-- Opening Marker --
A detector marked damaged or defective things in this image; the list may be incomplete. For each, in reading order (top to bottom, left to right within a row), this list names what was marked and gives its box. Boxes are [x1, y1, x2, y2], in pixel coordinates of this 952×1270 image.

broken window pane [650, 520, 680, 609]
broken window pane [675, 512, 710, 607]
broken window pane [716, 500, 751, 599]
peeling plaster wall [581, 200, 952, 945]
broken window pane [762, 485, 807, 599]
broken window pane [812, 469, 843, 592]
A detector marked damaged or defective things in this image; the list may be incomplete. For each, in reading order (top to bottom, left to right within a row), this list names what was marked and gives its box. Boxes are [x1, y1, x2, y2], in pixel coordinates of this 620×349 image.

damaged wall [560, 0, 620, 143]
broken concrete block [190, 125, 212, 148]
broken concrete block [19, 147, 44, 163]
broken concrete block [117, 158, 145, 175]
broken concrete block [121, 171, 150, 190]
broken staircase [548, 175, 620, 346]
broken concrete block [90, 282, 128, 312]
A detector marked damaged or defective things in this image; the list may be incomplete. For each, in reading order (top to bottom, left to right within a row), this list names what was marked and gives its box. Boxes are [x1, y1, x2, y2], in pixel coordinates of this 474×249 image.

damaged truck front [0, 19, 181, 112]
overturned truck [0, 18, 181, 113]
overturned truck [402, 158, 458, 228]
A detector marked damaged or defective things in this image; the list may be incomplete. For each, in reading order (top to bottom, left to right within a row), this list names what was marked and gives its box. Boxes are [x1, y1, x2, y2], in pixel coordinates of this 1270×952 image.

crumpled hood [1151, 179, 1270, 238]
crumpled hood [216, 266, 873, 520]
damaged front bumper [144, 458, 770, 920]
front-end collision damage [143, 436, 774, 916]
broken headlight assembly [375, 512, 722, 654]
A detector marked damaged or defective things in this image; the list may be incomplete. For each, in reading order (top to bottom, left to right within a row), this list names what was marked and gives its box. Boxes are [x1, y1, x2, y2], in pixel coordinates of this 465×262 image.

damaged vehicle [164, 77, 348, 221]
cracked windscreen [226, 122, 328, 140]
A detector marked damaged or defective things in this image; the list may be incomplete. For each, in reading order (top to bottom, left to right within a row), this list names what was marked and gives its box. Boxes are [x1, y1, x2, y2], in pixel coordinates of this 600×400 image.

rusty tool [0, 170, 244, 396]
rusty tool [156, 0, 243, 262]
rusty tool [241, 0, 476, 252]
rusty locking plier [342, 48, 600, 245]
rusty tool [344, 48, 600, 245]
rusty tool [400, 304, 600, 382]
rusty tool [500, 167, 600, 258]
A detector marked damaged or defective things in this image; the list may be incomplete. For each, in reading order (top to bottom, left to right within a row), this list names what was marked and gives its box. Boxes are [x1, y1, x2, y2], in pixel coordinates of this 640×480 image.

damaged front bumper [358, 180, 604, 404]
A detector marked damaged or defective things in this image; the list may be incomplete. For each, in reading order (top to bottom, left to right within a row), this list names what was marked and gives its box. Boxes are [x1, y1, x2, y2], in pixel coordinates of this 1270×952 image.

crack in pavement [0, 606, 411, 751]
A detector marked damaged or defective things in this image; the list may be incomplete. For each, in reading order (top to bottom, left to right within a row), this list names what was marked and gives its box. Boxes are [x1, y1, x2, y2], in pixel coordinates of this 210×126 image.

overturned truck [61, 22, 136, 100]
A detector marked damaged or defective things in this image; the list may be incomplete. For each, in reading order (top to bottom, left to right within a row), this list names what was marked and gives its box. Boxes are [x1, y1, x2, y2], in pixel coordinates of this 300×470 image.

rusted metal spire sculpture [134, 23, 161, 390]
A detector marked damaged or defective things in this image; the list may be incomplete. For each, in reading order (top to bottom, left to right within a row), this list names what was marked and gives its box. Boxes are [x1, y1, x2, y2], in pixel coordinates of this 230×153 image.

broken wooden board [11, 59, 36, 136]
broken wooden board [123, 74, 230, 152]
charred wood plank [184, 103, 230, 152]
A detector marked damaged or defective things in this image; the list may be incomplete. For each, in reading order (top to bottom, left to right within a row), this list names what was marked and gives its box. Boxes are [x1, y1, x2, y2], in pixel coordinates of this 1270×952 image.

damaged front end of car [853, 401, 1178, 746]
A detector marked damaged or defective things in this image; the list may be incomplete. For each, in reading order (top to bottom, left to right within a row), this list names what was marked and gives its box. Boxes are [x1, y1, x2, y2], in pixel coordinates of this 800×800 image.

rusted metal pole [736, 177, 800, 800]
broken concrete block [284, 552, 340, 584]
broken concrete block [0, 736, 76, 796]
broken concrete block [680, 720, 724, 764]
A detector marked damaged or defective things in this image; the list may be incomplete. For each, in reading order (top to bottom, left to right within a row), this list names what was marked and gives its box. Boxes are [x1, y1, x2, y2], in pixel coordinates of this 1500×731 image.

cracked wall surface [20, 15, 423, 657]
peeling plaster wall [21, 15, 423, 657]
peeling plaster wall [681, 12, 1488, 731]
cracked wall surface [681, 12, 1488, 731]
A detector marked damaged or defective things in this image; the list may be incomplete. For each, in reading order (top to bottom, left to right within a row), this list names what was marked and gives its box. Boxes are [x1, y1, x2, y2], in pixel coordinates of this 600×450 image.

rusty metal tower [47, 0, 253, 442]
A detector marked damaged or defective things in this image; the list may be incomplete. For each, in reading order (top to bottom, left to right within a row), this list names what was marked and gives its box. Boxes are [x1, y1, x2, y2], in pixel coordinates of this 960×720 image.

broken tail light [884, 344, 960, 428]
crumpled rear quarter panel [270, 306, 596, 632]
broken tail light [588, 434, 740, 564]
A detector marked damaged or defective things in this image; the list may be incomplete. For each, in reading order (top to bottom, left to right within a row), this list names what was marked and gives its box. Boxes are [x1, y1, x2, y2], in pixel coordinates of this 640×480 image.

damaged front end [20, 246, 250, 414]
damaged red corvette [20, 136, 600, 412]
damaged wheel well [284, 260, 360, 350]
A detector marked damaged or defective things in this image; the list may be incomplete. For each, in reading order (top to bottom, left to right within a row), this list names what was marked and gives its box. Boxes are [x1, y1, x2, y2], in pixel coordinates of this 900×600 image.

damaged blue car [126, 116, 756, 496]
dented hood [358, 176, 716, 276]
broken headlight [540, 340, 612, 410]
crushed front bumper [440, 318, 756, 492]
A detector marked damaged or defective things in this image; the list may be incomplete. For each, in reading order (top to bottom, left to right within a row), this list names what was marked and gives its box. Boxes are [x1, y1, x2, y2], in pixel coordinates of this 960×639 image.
-- Closing Marker --
■ **Work instructions**
Repeat the listing above exactly. Add nothing.

■ **Response**
A detector marked damaged or defective things in this image; the list may be incomplete. For each, in reading order (top to bottom, left to right within a row), this list names what was marked and gives its box. Boxes are [x1, y1, x2, y2], in pixel coordinates of this 952×1270 image.

broken window pane [650, 520, 680, 609]
broken window pane [675, 512, 710, 607]
broken window pane [716, 500, 751, 599]
peeling plaster wall [581, 200, 952, 945]
broken window pane [762, 485, 807, 599]
broken window pane [812, 469, 843, 592]
A detector marked damaged or defective things in this image; the list may be incomplete. For each, in reading order (top to bottom, left to right within a row), this list names what was marked and gives its box. Boxes are [x1, y1, x2, y2], in pixel coordinates of this 620×349 image.

damaged wall [560, 0, 620, 143]
broken concrete block [190, 125, 212, 148]
broken concrete block [19, 147, 44, 163]
broken concrete block [117, 158, 145, 175]
broken concrete block [121, 171, 150, 190]
broken staircase [548, 175, 620, 346]
broken concrete block [90, 282, 128, 312]
A detector marked damaged or defective things in this image; the list may be incomplete. For each, in reading order (top to bottom, left to right within a row), this list names what was marked and gives its box. Boxes are [x1, y1, x2, y2], in pixel coordinates of this 474×249 image.

damaged truck front [0, 19, 181, 112]
overturned truck [0, 18, 181, 113]
overturned truck [402, 158, 458, 228]
A detector marked damaged or defective things in this image; the list may be incomplete. For each, in reading order (top to bottom, left to right within a row), this list names what was marked and gives its box. Boxes are [x1, y1, x2, y2], in pixel coordinates of this 1270×952 image.

crumpled hood [1151, 179, 1270, 238]
crumpled hood [216, 266, 873, 520]
damaged front bumper [144, 458, 770, 920]
front-end collision damage [143, 436, 774, 916]
broken headlight assembly [375, 512, 722, 654]
A detector marked damaged or defective things in this image; the list may be incomplete. For each, in reading order (top to bottom, left to right within a row), this list names what was marked and gives its box. Boxes are [x1, y1, x2, y2], in pixel coordinates of this 465×262 image.

damaged vehicle [164, 77, 348, 221]
cracked windscreen [226, 122, 328, 140]
A detector marked damaged or defective things in this image; the list may be incomplete. For each, in reading order (top to bottom, left to right within a row), this list names what was marked and gives its box. Boxes are [x1, y1, x2, y2], in pixel coordinates of this 600×400 image.

rusty tool [0, 170, 244, 396]
rusty tool [156, 0, 243, 262]
rusty tool [241, 0, 476, 252]
rusty locking plier [342, 48, 600, 245]
rusty tool [344, 48, 600, 245]
rusty tool [400, 304, 600, 382]
rusty tool [500, 167, 600, 258]
A detector marked damaged or defective things in this image; the list may be incomplete. For each, in reading order (top to bottom, left to right within a row), this list names what was marked and gives its box. Boxes are [x1, y1, x2, y2], in pixel coordinates of this 640×480 image.

damaged front bumper [358, 180, 604, 404]
A detector marked damaged or defective things in this image; the list may be incomplete. For each, in reading order (top to bottom, left to right within a row), this list names what was marked and gives its box. Boxes are [x1, y1, x2, y2], in pixel coordinates of this 1270×952 image.

crack in pavement [0, 606, 411, 751]
A detector marked damaged or defective things in this image; the list may be incomplete. For each, in reading order (top to bottom, left to right within a row), this list names what was marked and gives its box. Boxes are [x1, y1, x2, y2], in pixel coordinates of this 210×126 image.

overturned truck [61, 22, 136, 100]
A detector marked damaged or defective things in this image; the list may be incomplete. For each, in reading order (top to bottom, left to right within a row), this list names what was marked and gives its box. Boxes are [x1, y1, x2, y2], in pixel coordinates of this 300×470 image.

rusted metal spire sculpture [134, 23, 161, 390]
A detector marked damaged or defective things in this image; the list may be incomplete. For each, in reading order (top to bottom, left to right within a row), this list names what was marked and gives its box. Boxes are [x1, y1, x2, y2], in pixel coordinates of this 230×153 image.

broken wooden board [11, 59, 36, 136]
broken wooden board [123, 74, 230, 152]
charred wood plank [184, 103, 230, 152]
A detector marked damaged or defective things in this image; the list may be incomplete. For each, in reading order (top to bottom, left to right within a row), this list names what was marked and gives its box. Boxes are [x1, y1, x2, y2], in pixel coordinates of this 1270×952 image.

damaged front end of car [853, 401, 1178, 746]
A detector marked damaged or defective things in this image; the list may be incomplete. For each, in reading order (top to bottom, left to right within a row), this list names what was marked and gives its box. Boxes are [x1, y1, x2, y2], in pixel coordinates of this 800×800 image.

rusted metal pole [736, 177, 800, 800]
broken concrete block [284, 552, 340, 584]
broken concrete block [0, 736, 76, 796]
broken concrete block [680, 720, 724, 764]
A detector marked damaged or defective things in this image; the list may be incomplete. For each, in reading order (top to bottom, left to right within a row), this list names what was marked and gives its box. Boxes are [x1, y1, x2, y2], in pixel coordinates of this 1500×731 image.

cracked wall surface [20, 15, 423, 657]
peeling plaster wall [21, 15, 423, 657]
peeling plaster wall [681, 12, 1488, 731]
cracked wall surface [681, 12, 1488, 731]
A detector marked damaged or defective things in this image; the list may be incomplete. For each, in reading order (top to bottom, left to right within a row), this list names what was marked and gives its box. Boxes are [x1, y1, x2, y2], in pixel coordinates of this 600×450 image.

rusty metal tower [47, 0, 253, 442]
A detector marked damaged or defective things in this image; the list may be incomplete. For each, in reading order (top to bottom, left to right within a row), this list names what was marked and gives its box. Boxes are [x1, y1, x2, y2], in pixel coordinates of this 960×720 image.

broken tail light [884, 344, 960, 428]
crumpled rear quarter panel [270, 306, 596, 632]
broken tail light [588, 434, 740, 564]
A detector marked damaged or defective things in this image; the list may be incomplete. For each, in reading order (top to bottom, left to right within a row), this list names what was marked and gives its box. Boxes are [x1, y1, x2, y2], in pixel coordinates of this 640×480 image.

damaged front end [20, 246, 250, 414]
damaged red corvette [20, 136, 600, 412]
damaged wheel well [284, 260, 360, 350]
A detector marked damaged or defective things in this image; the list may be incomplete. For each, in reading order (top to bottom, left to right within a row), this list names what was marked and gives its box. Boxes are [x1, y1, x2, y2], in pixel coordinates of this 900×600 image.

damaged blue car [126, 116, 756, 496]
dented hood [358, 176, 716, 276]
broken headlight [540, 340, 612, 410]
crushed front bumper [440, 318, 756, 492]
A detector marked damaged or defective things in this image; the list may be incomplete. For each, in reading order (top to bottom, left to right within a row), this list names what was marked and gives its box. Boxes are [x1, y1, x2, y2], in pixel coordinates of this 960×639 image.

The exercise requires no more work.